Гумилёв промолчал, и собеседник его не увидел, почувствовал скорее, что он и не шевельнулся в ответ на замечание, прозвучавшее из темноты справа свистящим шепотом. Лампочка продолжала светиться, отбрасывая кольцо жёлтого света на неровный сводчатый потолок. Слои табачного дыма клубились вокруг неё, как облака, набегающие на луну. Прохладнее стало, зато духота словно бы сгустилась. Вокруг храпели в различных тонах; из левого угла камеры толчками, будто через воду, просачивались смутные голоса: не то невнятная беседа, не то сонный бред. Ближе к середине ряда коек кто-то звучно спрыгнул на каменный пол, прошлепал мимо, задев локтем пиджак Гривнича. Стукнула крышка, камерой проплыла волна зловония, раздалось журчанье.
Гумилёв, как ни в чём не бывало, зашептал снова:
– Да не о чём там рассказывать… Мне пришлось, возвращаясь к своим, проскакать по пахоте мимо разъезда германских кавалеристов. Они выехали из лесу шагах в тридцати и принялись палить в меня из карабинов, а офицер, как сейчас помню, пожилой, низенький – из револьвера. На скаку я бормотал мгновенно сымпровизированную молитву Богородице, а как только догнал свой разъезд, мгновенно её и позабыл. Такой забубенный скептик и материалист, как я, может только помешать вашему чуду.

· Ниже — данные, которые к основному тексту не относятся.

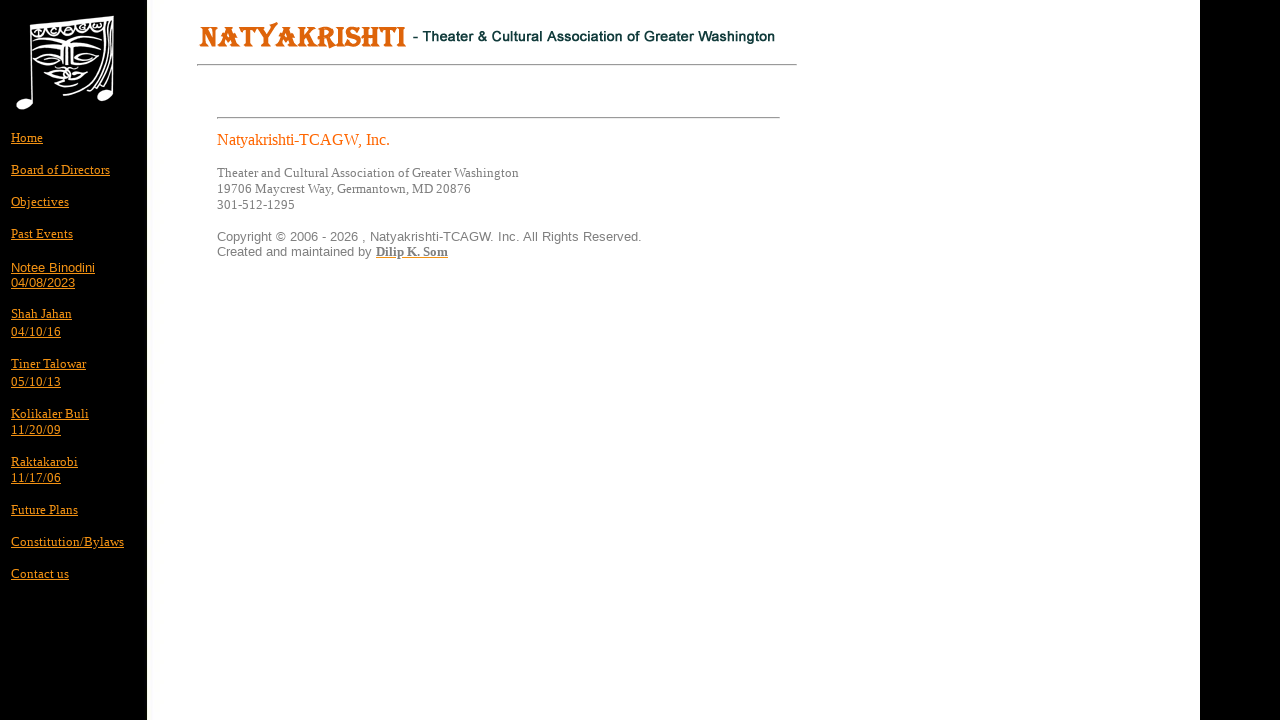

--- FILE ---
content_type: text/html
request_url: https://natyakrishti.org/ContactUs.html
body_size: 1727
content:
<html xmlns:v="urn:schemas-microsoft-com:vml"
xmlns:o="urn:schemas-microsoft-com:office:office"
xmlns:w="urn:schemas-microsoft-com:office:word"
xmlns="http://www.w3.org/TR/REC-html40">

<head>
<meta http-equiv=Content-Type content="text/html; charset=us-ascii">
<meta name=ProgId content=FrontPage.Editor.Document>
<meta name=Generator content="Microsoft FrontPage 12.0">
<title>Natyakristi</title>
<meta http-equiv="Content-Type" content="text/html; charset=iso-8859-1">
<meta name="description" content="Theater and Cultural Association of Greater Washington">
<meta name="keywords" content="Theater, Bengali Community, Bengali Culture, Bengalee, cultural, social, literary, educational, charitable, Washington DC, Maryland, Virginia">
<title>Natyakristi</title>

<!-- <bgsound src="Dhak.mp3" loop="-1"> -->

<style type="text/css">
a:link
	{color:blue;
	text-decoration:underline;
	text-underline:single;}
</style>

</head>
<BODY link=#006699 bgColor=#ffffff background="MainPage/background.jpg" vlink="#006699" alink="#006699">


<table border=0 >
	<tr>


<head>
<style type="text/css">
<!--
A:link {text-decoration: underline; color: #F39213}
A:visited {text-decoration: underline; color:#F39213}
A:hover {text-decoration: underline; font-weight: none; color: red}
.style2 {
	font-family: Verdana, Geneva, Tahoma, sans-serif;
	font-size: small;
}
-->
</style>

<title>Natyakrishti</title>
</head>

<body text="#FFFFFF" link="#FFFFFF" vlink="#FF0000" alink="#FF0000">

<table>
    <TD vAlign=top align=left width=175>

      <font face="Verdana">&nbsp;<img border="0" src="MainPage/Natyakrishti-LogoWBSmall.gif" ></font>
      <p>
      <font size="2" color="#FF9933" face="Verdana"><a href="/index.html">Home</a></font>
      </p>
      <p>
      <font face="Verdana" size="2" color="#FF9933">
	  <a href="Board_of_Directors.html">Board of Directors</a></font>
      </p>
	  <p>
      <font face="Verdana" size="2" color="#FF9933">
	  <a href="/OurObjectives.html">Objectives</a></font>
      </p>
      <p>
      <font face="Verdana" size="2" color="#FF9933"><a href="/PastEvents.html">Past Events</a></font>
<br><br>
      <span class="style2">
      <a href="https://www.natyakrishti.org/NoteeBinodini.html">Notee Binodini<br>04/08/2023</a></span>
	  </p>
	  <p>
      <font face="Verdana" size="2" color="#FF9933">
	  <a href="ShahJahan.htm">Shah Jahan<br>
	  04/10/16</a></font>&nbsp;</p>
	  <p><font face="Verdana" size="2" color="#FF9933">
	  <a href="TinerTalowar.htm">Tiner Talowar<br>
	  05/10/13</a></font>&nbsp;</p>
	  <p><font face="Verdana" size="2" color="#FF9933">
	  <a href="KolikalerBuli.htm">Kolikaler Buli<br>
	  11/20/09</a></font>
      </p>
	  <p><font face="Verdana" size="2" color="#FF9933">
	  <a href="RaktaKarobi.html">Raktakarobi<br>
      11/17/06</a></font>
      </p>
      <p><font face="Verdana" size="2" color="#FF9933"><a href="/FuturePlans.html">Future Plans</a></font>
      </p>
      <p><font face="Verdana" size="2" color="#FF9933"><a href="/Corp/NATYAKRISHTI_Article_BY-LAWS.pdf" target="_blank">Constitution/Bylaws</a></font>
      </p>
      <p><font face="Verdana" size="2" color="#FF9933"><a href="/ContactUs.html">Contact 
	  us</a></font>
      </p>
	  <p>

      &nbsp;</p>
    </TD>
  		<td width=570 valign="top" >
		<table border=0 cellpadding=0 width=555 >
		
			<tr>
				<td width=11 >
				<p style='margin:0in;margin-bottom:.0001pt'>
				<font size="2" face="Verdana"><![if !supportEmptyParas]>&nbsp;<![endif]><o:p></o:p></font></p>
				</td>
				<td width=497 valign=top  >

<table border="0" cellpadding="0" cellspacing="0" width="80%" style="border-bottom-style: solid">
  <tr>
    <td width="100%" style="border-bottom: 1 solid #808080"><img border="0" src="MainPage/TopBannerEng.gif"> 
    <hr>
    </td>
  </tr>
</table>

    			<table border=0  >
					<tr >
						<td width=10 valign=top >
						<table border=0 width="539"  >
							<tr >
								<td width=523 valign=top  >
                                <p align="center">&nbsp;</p>
                                </td>
							</tr>
						</table>
						</td>
					</tr>
				</table>
</td>
			</tr>
		</table>


<head>
<title></title>
<style type="text/css">
.style1 {
	color: #808080;
	font-weight: bold;
}
.style2 {
	color: #808080;
}
</style>
</head>

<body link="#800000" vlink="#800000" alink="#800000">

<table width="593" >
<td width="25" >&nbsp;</td>
<!-- DONT EDIT ABOVE THIS LINE - ENTER YOUR CONTACT INFO INTO THE AREA BELOW-->


<td valign="top" class="arial_size2" width="860"> 
<hr>
<div style="width: 563; >
<table border="0" cellpadding="0" cellspacing="0" width="100%" >
  <tr>
    <td width="6%" valign="top" > 
&nbsp; 
    </td>
    <td width="194%"> 
<p class="MsoNormal" align="left"><span style="font-family: Arial Black"><font color="#FF6600">Natyakrishti-TCAGW,
Inc.</font></span></p>
	<p class="MsoNormal" align="left"><span class="style2"><font size="2" face="Verdana"><span style="mso-bidi-font-size: 12.0pt">Theater
and Cultural Association of Greater Washington<o:p>
&nbsp;
</span></font><span style="mso-bidi-font-size: 12.0pt"><font size="2" face="Verdana"><br>
	19706 Maycrest Way, Germantown, MD 20876<br>
				301-512-1295</font></font></span></span></p>
				
<p align="left"><font color="#000080" size="2" face="Verdana"><font class="copyright">
<span class="style2">Copyright 
      &copy; 2006 -
<script type="text/javascript">document.write( new Date().getFullYear() );</script>
      , Natyakrishti-TCAGW. Inc.
All Rights Reserved.</span></font><span class="style2"><br>
Created and maintained by </span> <a href="mailto:dksom2013@gmail.com">







<span class="style1">Dilip K. Som</span></a></font></td>
  </tr>
</table>
</div>
 </td>
</table>
</td>
	</tr>
</table>

</body>

</html>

– Моему чуду, Николай Степанович?
– А разве ваша цель – не чудо?
– Не думаю, что помешаете. А второй ваш резон?
– Я просто физически не смогу принять участия в предложенном вами замечательном… ну да, праздновании юбилея Достоевского. Не хочется мне разрушать ваши трепетные надежды, Валерий Осипович, однако приходится напомнить, что мы с вами в следственной тюрьме Чрезвычайки. Надеюсь, что вы в лучшем положении, а я, пожалуй, ни на какие юбилеи в этом году не попадаю. В конце сентября я буду либо в шахматы сражаться где-нибудь в Иркутском каторжном централе, либо гнить в земле сырой.
– Неужели так плохи дела, Николай Степанович?
– Насчет сырой земли я, может быть, и преувеличиваю (дай-то Бог!), но дела мои неважнецкие. Мне, как и всем этим господам, а также сидящим ещё в нескольких камерах на Шпалерной, инкриминируют участие в некоем грандиозном «Таганцевском заговоре», имевшем будто бы целью захватить власть в Петрограде и призвать на помощь державы Антанты. Вы этих господ видели, похожи они на таких смельчаков?
– Едва ли, Николай Степанович.
– А сам пресловутый Таганцев, он не в нашей камере сидит, сей злокозненный жирондист… Вы случайно не знакомы с Владимиром Николаевичем Таганцевым, профессором-географом в университете?
– Не может быть…
– Вот и я себе голову ломаю. Да неужто возможен столь грандиозный контрреволюционный заговор в сегодняшнем Петрограде, да ещё с университетским профессором во главе? Ну, готов допустить, что Владимир Николаевич – тайный приверженец каких-нибудь бомбистов, вроде эсеров, однако разве смог бы такой авантюрист тихонечко затаиться в щёлке на все революционные годы? Вот я и пришёл к выводу, что влип в грандиозную чекистскую провокацию. А уж зачем её состряпали, об этом я и в камере довольно наслышался, и собственные соображения возникли, да только не в этом месте нам их стоило бы обсуждать…
– Полностью согласен, Николай Степанович, полностью… Но всё же, всё же… Не восемнадцатый же на дворе год. «Красный террор» вроде бы давно отменили. Вам бы поактивнее защищать себя: не знал, мол, ни о каком заговоре и уж тем более не участвовал.
Гумилёв зашевелился, встал на колени, и Гривнич, сообразив, чего он хочет, подполз по нарам и подставил ухо.